My ex is difficult so having no savings, in case I ever have to go back to court re my daughter is not an option. I have to have something to tap into as a contingency plan for potential legal issues, so I don't want to drain the 401 K entirely. If that is selfish, so be it- I need the money there for that reason, and that reason alone.

So anyway, thanks again everyone for your input. I am not discouraged by negativity- everyone has their opinions, but not everyone is in my shoes. I know I never thought I would be in the position I am in today, and I probably would have looked down at someone considering this as well!

thanks again.
 
Actually, the last decade is being called "The Lost Decade in Michigan."

I live in a small community surrounded by much larger cities. My DH looked at those homes for sale that have been sitting for five years, and in fact, thought they were nice homes at good prices. But because the market here has been soft so long, the competition beat them out.

And in fact, I'm not sure what they could have slashed the price to to make the places attractive to buyers, when there was -- and is - a glut of homes on the market.

Jodi & Colleen are right. Plus, everybody spouts statistics all day re. the market in Detroit and nobody seems to add in that we have lost over a million population-wise in the metro Detroit area in the past 10 years. The census will tell us exactly how many this year, but by all estimations, it's at or over a million.

These people owned homes - some sold, some walked away. Now there is not nearly the population here needed to fill all those empty homes.

People from different areas can talk all they want, but unless you live here and have witnessed the devastation this downturn has caused...you have very little idea of what you are speaking.
 
Actually, the last decade is being called "The Lost Decade in Michigan."

I live in a small community surrounded by much larger cities. My DH looked at those homes for sale that have been sitting for five years, and in fact, thought they were nice homes at good prices. But because the market here has been soft so long, the competition beat them out.

And in fact, I'm not sure what they could have slashed the price to to make the places attractive to buyers, when there was -- and is - a glut of homes on the market.

You are proving my point. The were either over priced and the completion was better priced or the owner had not taken care of the house and even slashing the price would not make them saleable.
 
You are proving my point.
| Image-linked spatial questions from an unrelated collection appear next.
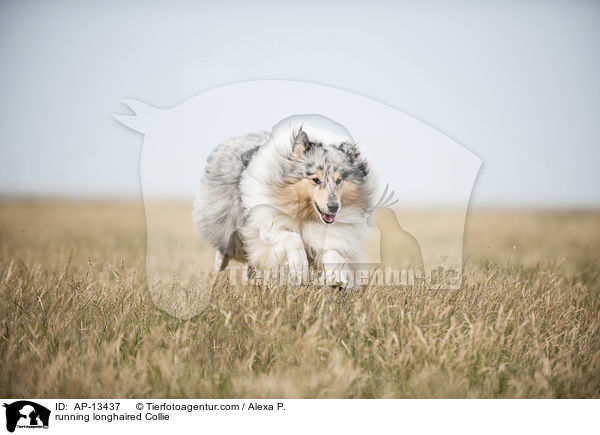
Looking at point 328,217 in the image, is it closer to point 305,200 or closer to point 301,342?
point 305,200

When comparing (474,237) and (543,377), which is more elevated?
(474,237)

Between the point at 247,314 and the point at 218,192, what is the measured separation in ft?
4.40

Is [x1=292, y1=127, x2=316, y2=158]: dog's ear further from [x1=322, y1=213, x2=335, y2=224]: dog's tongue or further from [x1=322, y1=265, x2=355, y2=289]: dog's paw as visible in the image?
[x1=322, y1=265, x2=355, y2=289]: dog's paw

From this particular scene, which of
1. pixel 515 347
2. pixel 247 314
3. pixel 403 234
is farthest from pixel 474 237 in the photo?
pixel 247 314

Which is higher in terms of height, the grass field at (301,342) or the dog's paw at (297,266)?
the dog's paw at (297,266)

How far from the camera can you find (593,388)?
2.90 meters

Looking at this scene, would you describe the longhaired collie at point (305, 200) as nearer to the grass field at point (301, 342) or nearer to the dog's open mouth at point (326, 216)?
the dog's open mouth at point (326, 216)

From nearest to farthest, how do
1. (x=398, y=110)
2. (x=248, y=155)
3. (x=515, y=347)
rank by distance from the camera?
(x=515, y=347) < (x=398, y=110) < (x=248, y=155)

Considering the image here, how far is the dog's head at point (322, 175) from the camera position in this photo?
3484mm

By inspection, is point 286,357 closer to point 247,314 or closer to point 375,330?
point 247,314

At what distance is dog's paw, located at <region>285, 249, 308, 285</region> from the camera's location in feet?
11.5
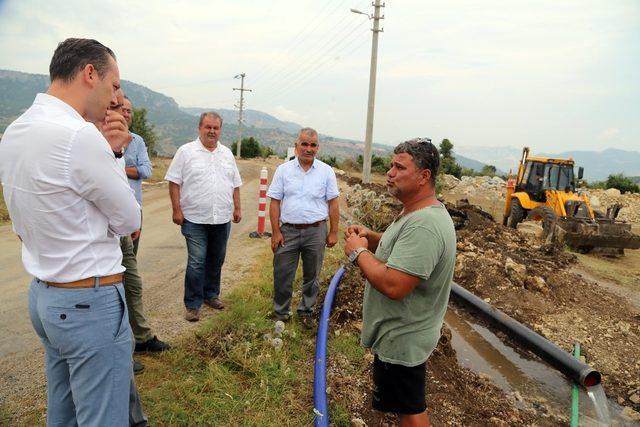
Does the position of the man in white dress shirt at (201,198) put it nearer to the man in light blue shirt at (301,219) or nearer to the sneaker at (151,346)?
the man in light blue shirt at (301,219)

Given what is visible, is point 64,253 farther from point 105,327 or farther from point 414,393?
point 414,393

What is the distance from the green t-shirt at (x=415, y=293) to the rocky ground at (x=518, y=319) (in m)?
1.05

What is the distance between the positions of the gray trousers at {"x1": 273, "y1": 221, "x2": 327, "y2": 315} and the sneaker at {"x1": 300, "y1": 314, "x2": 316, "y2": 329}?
48 mm

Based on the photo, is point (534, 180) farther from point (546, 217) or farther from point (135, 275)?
point (135, 275)

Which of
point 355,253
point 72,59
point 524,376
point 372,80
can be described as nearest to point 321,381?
point 355,253

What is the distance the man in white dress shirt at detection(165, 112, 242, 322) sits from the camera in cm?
421

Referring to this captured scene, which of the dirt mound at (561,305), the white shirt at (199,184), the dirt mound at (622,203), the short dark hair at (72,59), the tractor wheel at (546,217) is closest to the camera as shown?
the short dark hair at (72,59)

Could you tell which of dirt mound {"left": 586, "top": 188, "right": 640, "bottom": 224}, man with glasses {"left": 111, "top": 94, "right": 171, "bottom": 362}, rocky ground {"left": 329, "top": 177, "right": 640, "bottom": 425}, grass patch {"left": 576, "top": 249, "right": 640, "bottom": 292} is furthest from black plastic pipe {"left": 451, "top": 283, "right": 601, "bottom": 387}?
dirt mound {"left": 586, "top": 188, "right": 640, "bottom": 224}

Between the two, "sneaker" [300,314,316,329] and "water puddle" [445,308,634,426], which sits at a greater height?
"sneaker" [300,314,316,329]

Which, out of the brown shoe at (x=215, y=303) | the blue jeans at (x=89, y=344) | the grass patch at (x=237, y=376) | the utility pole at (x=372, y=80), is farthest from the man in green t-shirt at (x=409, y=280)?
the utility pole at (x=372, y=80)

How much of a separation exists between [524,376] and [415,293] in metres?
3.06

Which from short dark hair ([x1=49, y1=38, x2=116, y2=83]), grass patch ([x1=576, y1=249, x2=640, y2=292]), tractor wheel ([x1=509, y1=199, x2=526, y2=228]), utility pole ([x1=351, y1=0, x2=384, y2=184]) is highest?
utility pole ([x1=351, y1=0, x2=384, y2=184])

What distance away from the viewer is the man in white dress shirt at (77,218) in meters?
1.53

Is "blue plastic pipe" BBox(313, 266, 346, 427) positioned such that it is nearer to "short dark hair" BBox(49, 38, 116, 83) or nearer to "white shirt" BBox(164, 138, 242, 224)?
"white shirt" BBox(164, 138, 242, 224)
The were either over priced and the completion was better priced or the owner had not taken care of the house and even slashing the price would not make them saleable.

You don't want to listen to reason, so we'll just have to agree to disagree.
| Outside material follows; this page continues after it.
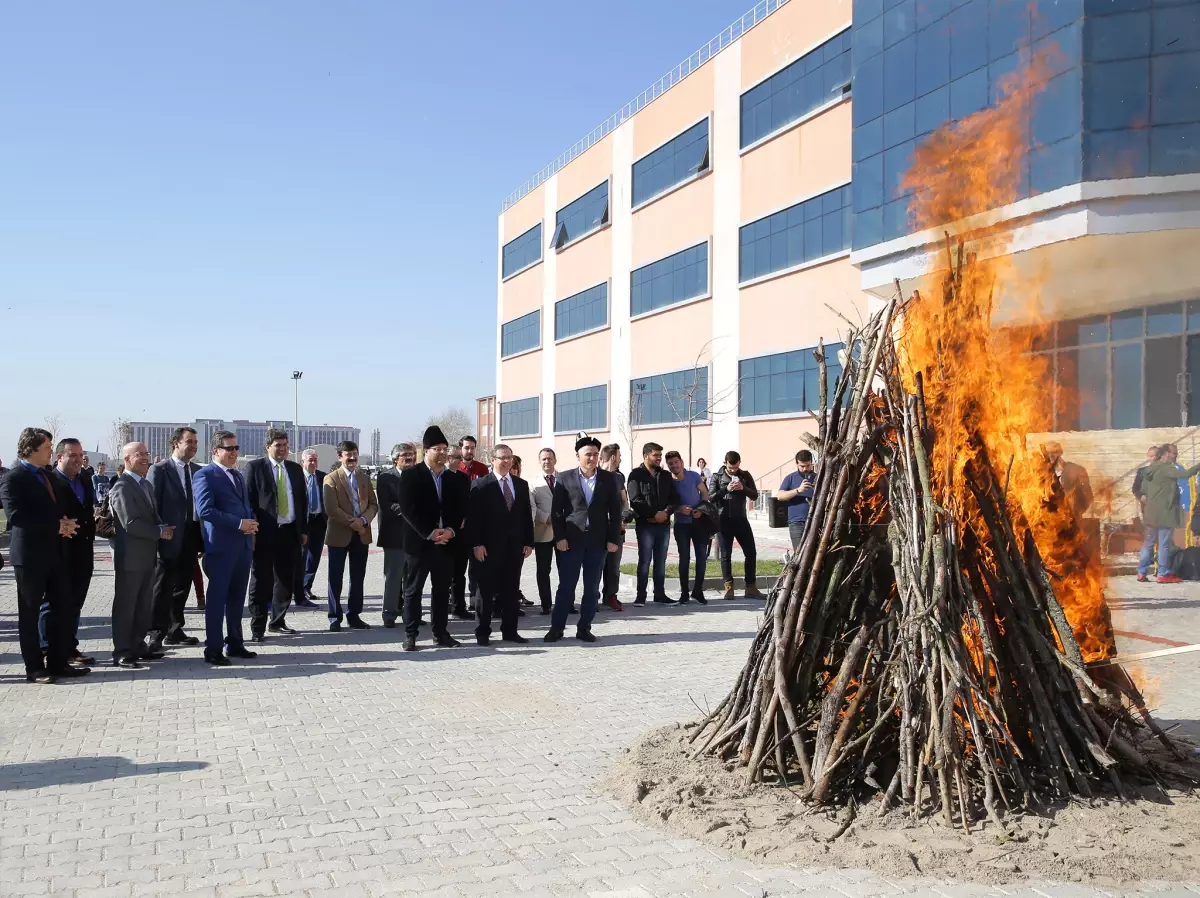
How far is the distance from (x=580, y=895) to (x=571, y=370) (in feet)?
149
Hope you never have to see the market Detroit is in firsthand.
 
Jodi & Colleen are right. Plus, everybody spouts statistics all day re. the market in Detroit and nobody seems to add in that we have lost over a million population-wise in the metro Detroit area in the past 10 years. The census will tell us exactly how many this year, but by all estimations, it's at or over a million.

These people owned homes - some sold, some walked away. Now there is not nearly the population here needed to fill all those empty homes.
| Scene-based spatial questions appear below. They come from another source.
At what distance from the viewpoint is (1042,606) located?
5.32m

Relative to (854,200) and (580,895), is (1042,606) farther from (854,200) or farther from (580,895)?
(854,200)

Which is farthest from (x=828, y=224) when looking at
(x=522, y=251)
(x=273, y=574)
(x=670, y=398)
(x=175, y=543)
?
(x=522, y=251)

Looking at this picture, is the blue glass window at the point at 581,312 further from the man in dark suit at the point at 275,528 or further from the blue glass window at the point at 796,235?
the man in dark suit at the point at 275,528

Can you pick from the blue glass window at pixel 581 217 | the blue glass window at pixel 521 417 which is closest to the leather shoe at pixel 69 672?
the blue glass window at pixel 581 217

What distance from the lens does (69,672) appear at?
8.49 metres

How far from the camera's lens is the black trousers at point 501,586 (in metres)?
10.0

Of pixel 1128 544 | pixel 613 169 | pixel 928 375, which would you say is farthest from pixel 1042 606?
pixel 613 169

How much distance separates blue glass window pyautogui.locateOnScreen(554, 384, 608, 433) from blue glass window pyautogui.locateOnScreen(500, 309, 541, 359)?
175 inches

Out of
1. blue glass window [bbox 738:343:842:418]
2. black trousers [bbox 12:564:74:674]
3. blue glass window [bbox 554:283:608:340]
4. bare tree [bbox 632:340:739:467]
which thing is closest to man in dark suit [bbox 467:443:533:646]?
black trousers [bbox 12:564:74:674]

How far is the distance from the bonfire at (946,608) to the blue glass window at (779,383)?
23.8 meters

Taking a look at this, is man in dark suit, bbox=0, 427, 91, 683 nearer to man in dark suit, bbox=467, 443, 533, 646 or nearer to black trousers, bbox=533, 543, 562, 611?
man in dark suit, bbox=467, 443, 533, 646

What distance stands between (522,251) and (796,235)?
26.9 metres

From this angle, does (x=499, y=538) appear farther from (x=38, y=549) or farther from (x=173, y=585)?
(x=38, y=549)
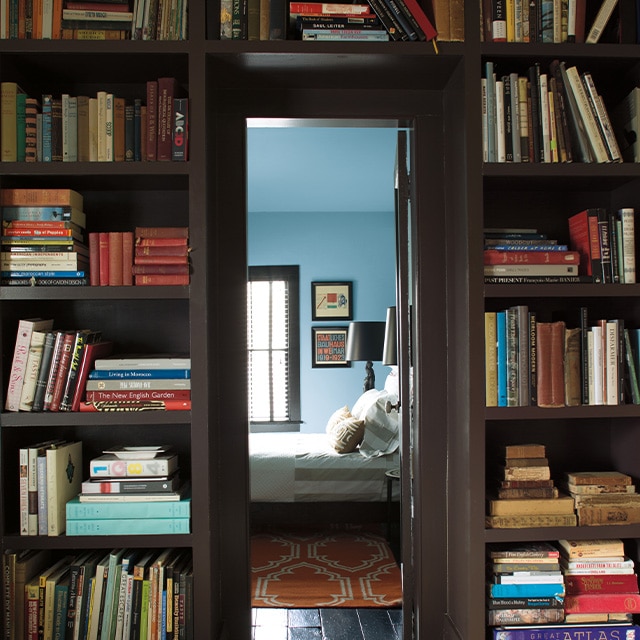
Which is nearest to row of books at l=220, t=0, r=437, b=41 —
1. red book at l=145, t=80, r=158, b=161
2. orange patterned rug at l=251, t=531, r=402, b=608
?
red book at l=145, t=80, r=158, b=161

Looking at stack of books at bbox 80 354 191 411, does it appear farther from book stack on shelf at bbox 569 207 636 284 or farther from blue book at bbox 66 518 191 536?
book stack on shelf at bbox 569 207 636 284

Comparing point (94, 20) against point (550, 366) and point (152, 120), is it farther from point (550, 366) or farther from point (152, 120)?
point (550, 366)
People from different areas can talk all they want, but unless you live here and have witnessed the devastation this downturn has caused...you have very little idea of what you are speaking.

Boy, isn't this the truth!
 
You don't want to listen to reason, so we'll just have to agree to disagree.

Hope you never have to see the market Detroit is in firsthand.

I have seen it first as the town I was born in took the same dive that Detroit did. They just did it before I was born.

I agree we will have to agree to disagree but the reason is that you do not want to admit the fact even when you present them.